== TO DO ==
Without changing a word, repeat the data, and include no pictures.

== DATA EXCERPTS ==
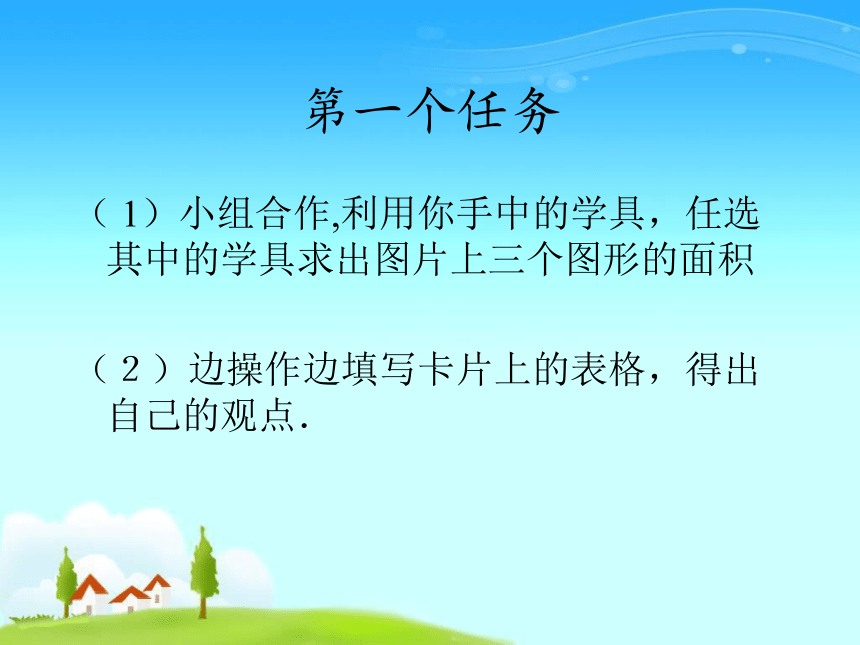 第一个任务

（1）小组合作,利用你手中的学具，任选其中的学具求出图片上三个图形的面积

（２）边操作边填写卡片上的表格，得出自己的观点.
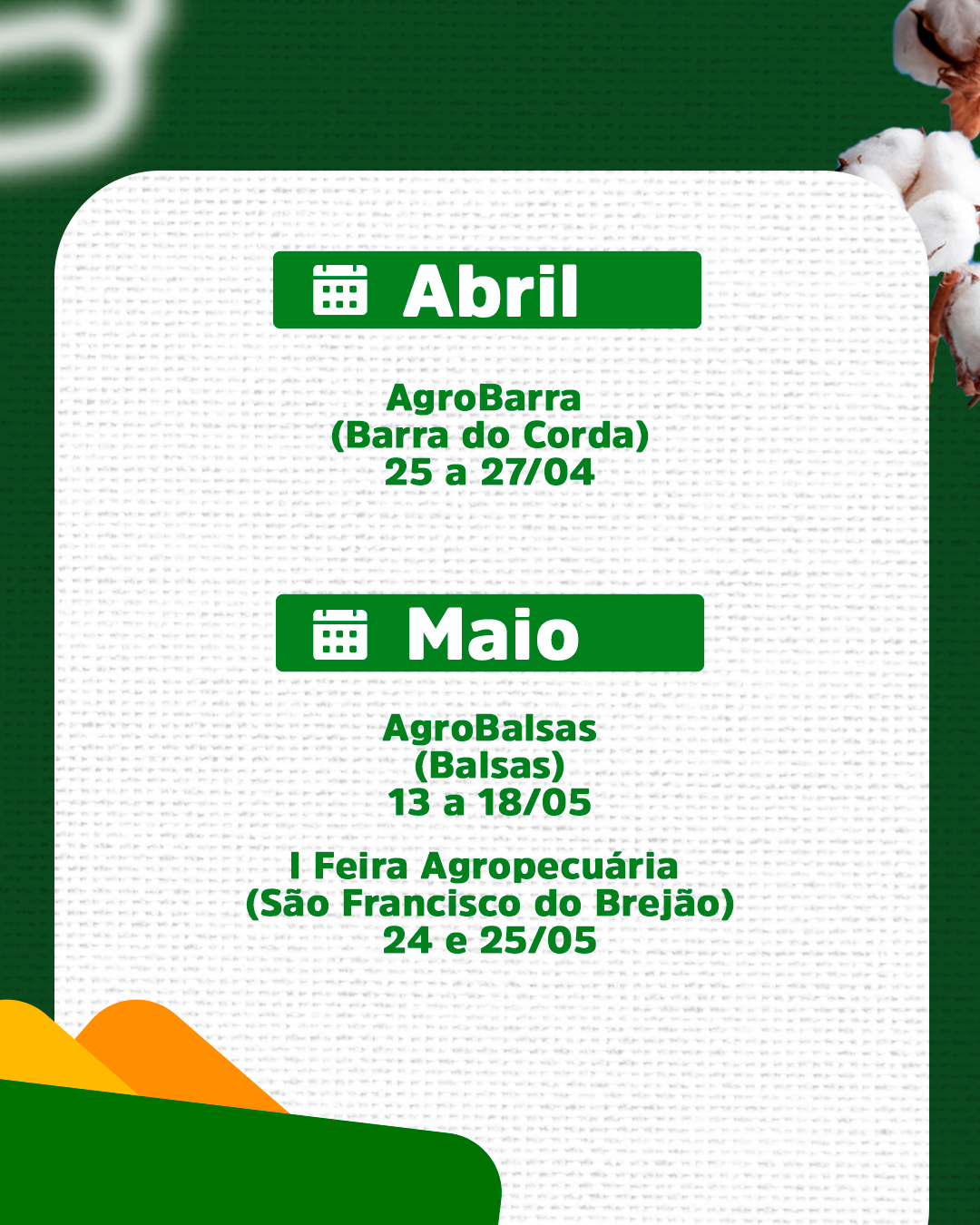 Abril

AgroBarra
(Barra do Corda)
25 a 27/04

Maio

AgroBalsas
(Balsas)
13 a 18/05

I Feira Agropecuária
(São Francisco do Brejão)
24 e 25/05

== TASK SOLUTION ==
 第一个任务

（1）小组合作,利用你手中的学具，任选其中的学具求出图片上三个图形的面积

（２）边操作边填写卡片上的表格，得出自己的观点.
 Abril

AgroBarra
(Barra do Corda)
25 a 27/04

Maio

AgroBalsas
(Balsas)
13 a 18/05

I Feira Agropecuária
(São Francisco do Brejão)
24 e 25/05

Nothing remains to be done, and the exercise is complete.